Data section:
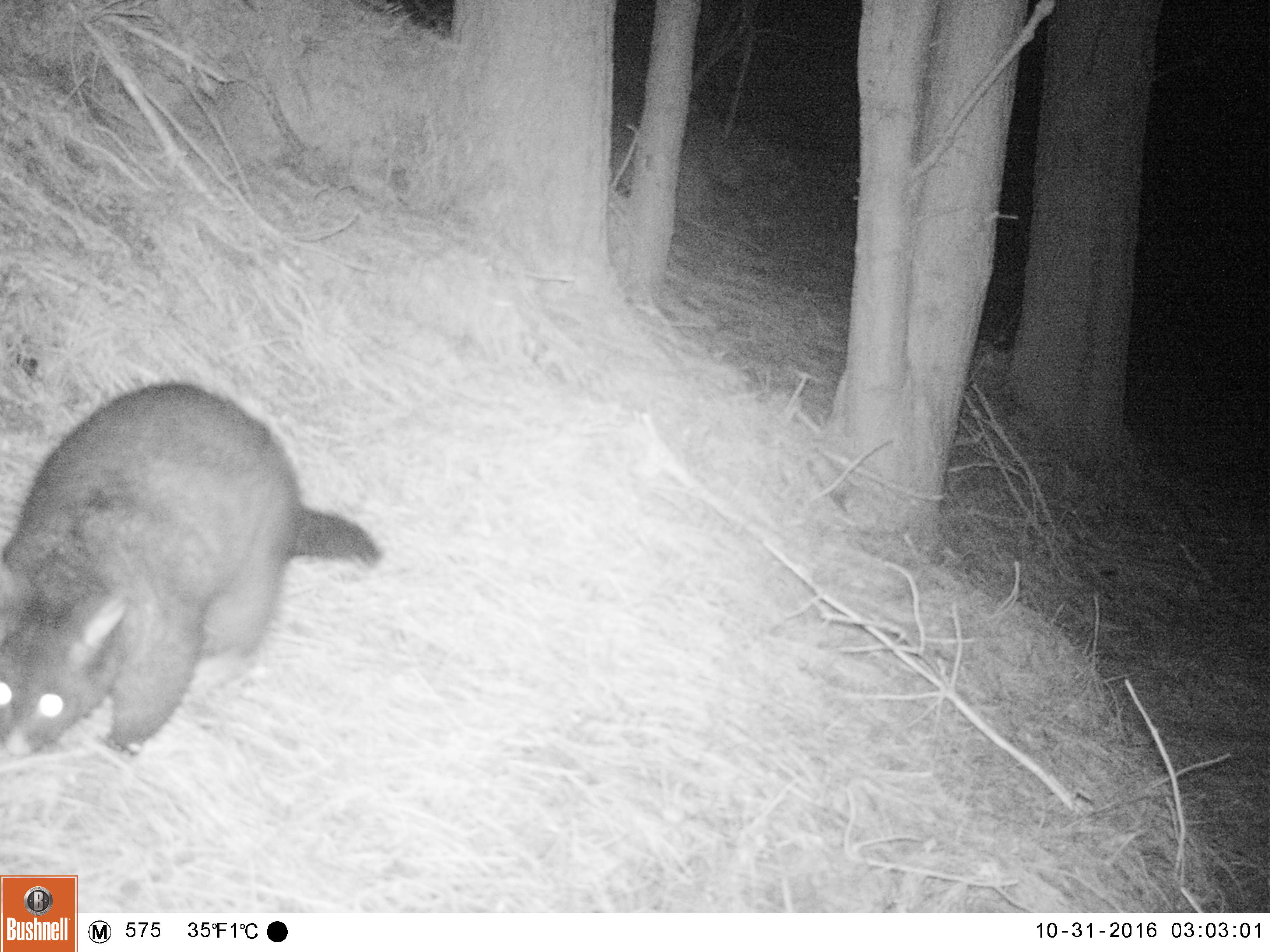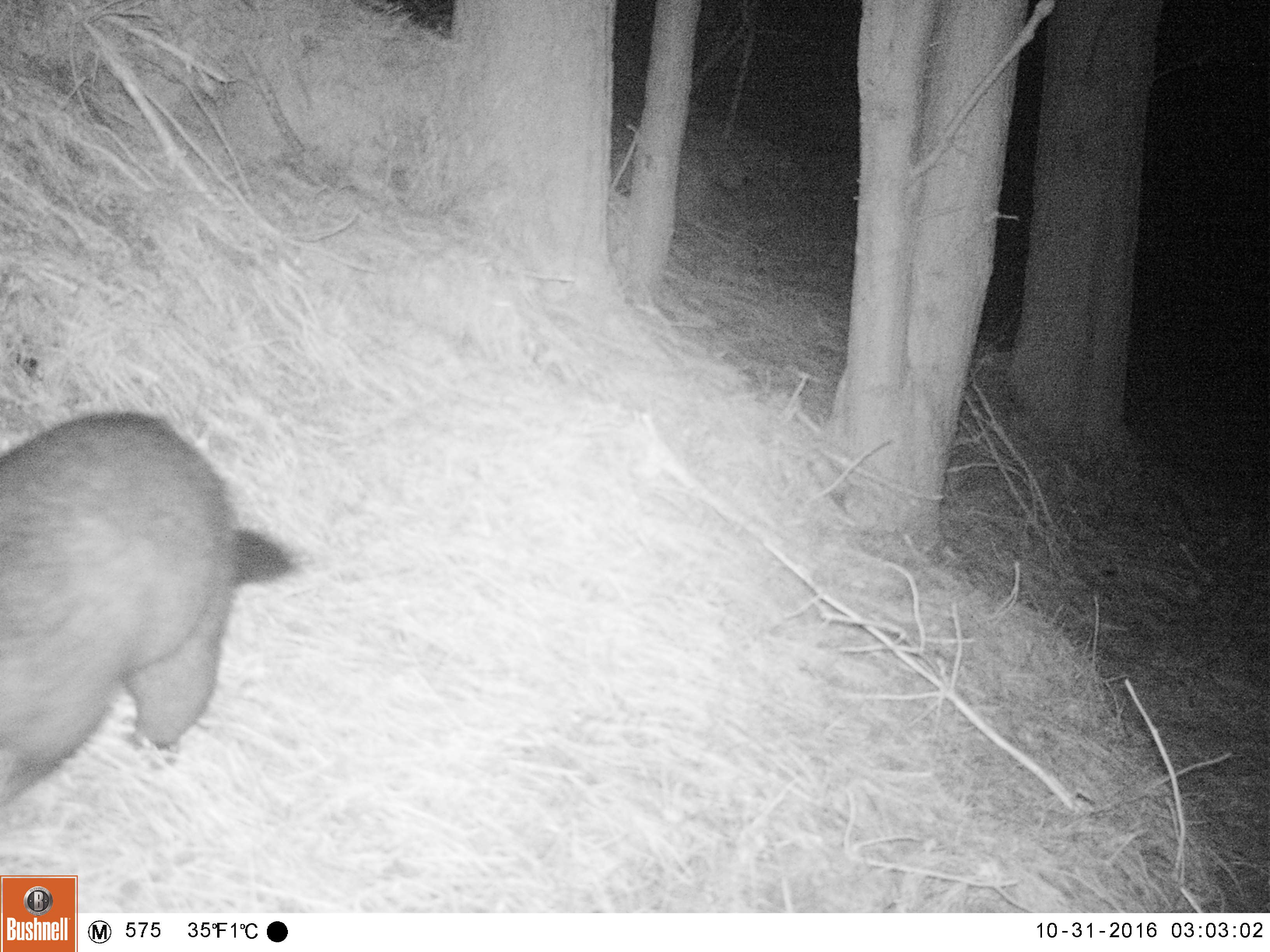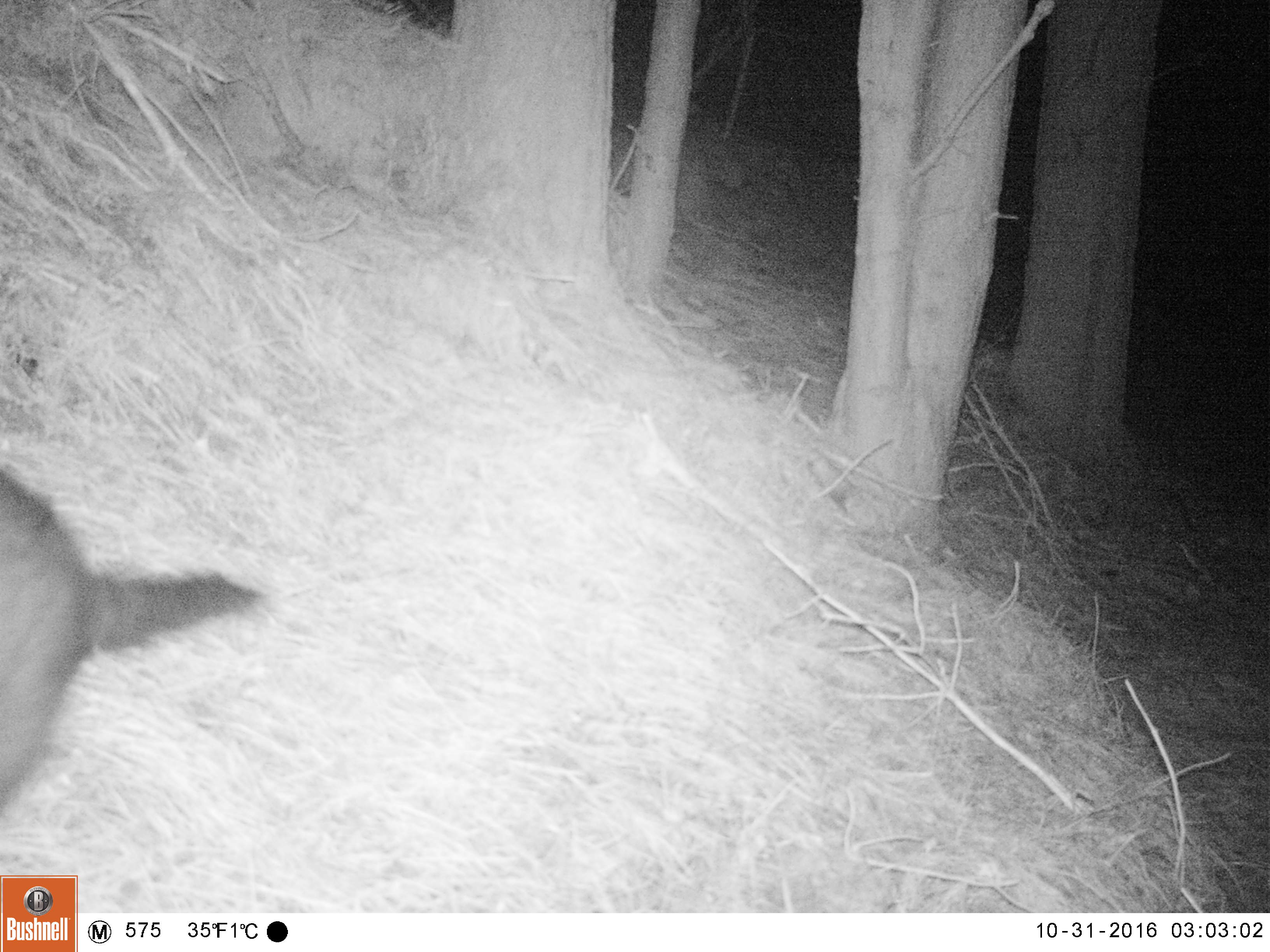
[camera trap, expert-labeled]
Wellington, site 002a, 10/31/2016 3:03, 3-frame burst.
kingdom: Animalia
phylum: Chordata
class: Mammalia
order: Didelphimorphia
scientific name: Didelphimorphia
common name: possum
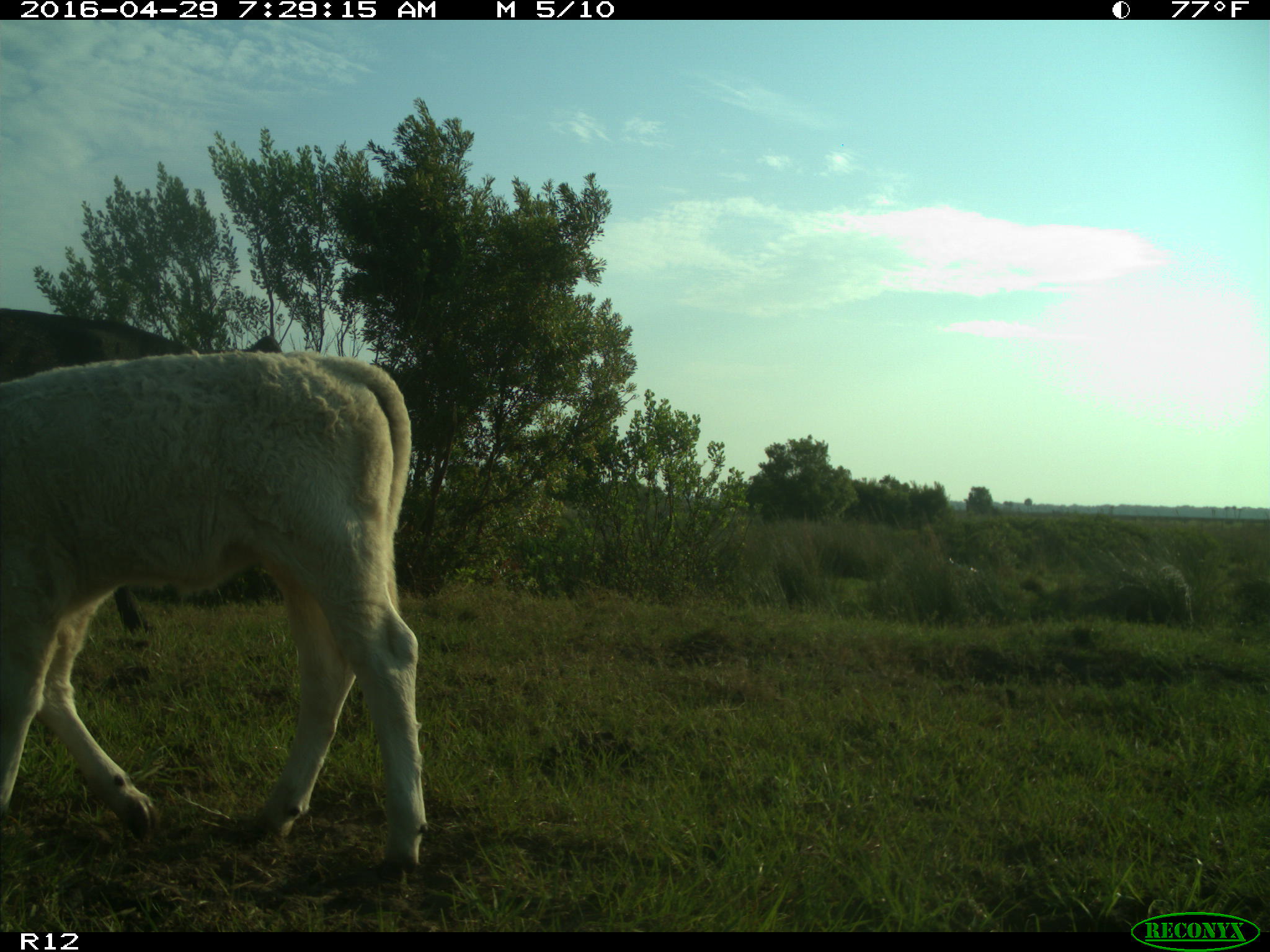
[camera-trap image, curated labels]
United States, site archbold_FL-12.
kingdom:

Assignment: Give the lines from the one containing "scientific name: Didelphimorphia" through the last line of the material again, exactly and with no pictures, both ends included.

Answer for the task:
scientific name: Didelphimorphia
common name: possum
[camera-trap image, curated labels]
United States, site archbold_FL-12.
kingdom:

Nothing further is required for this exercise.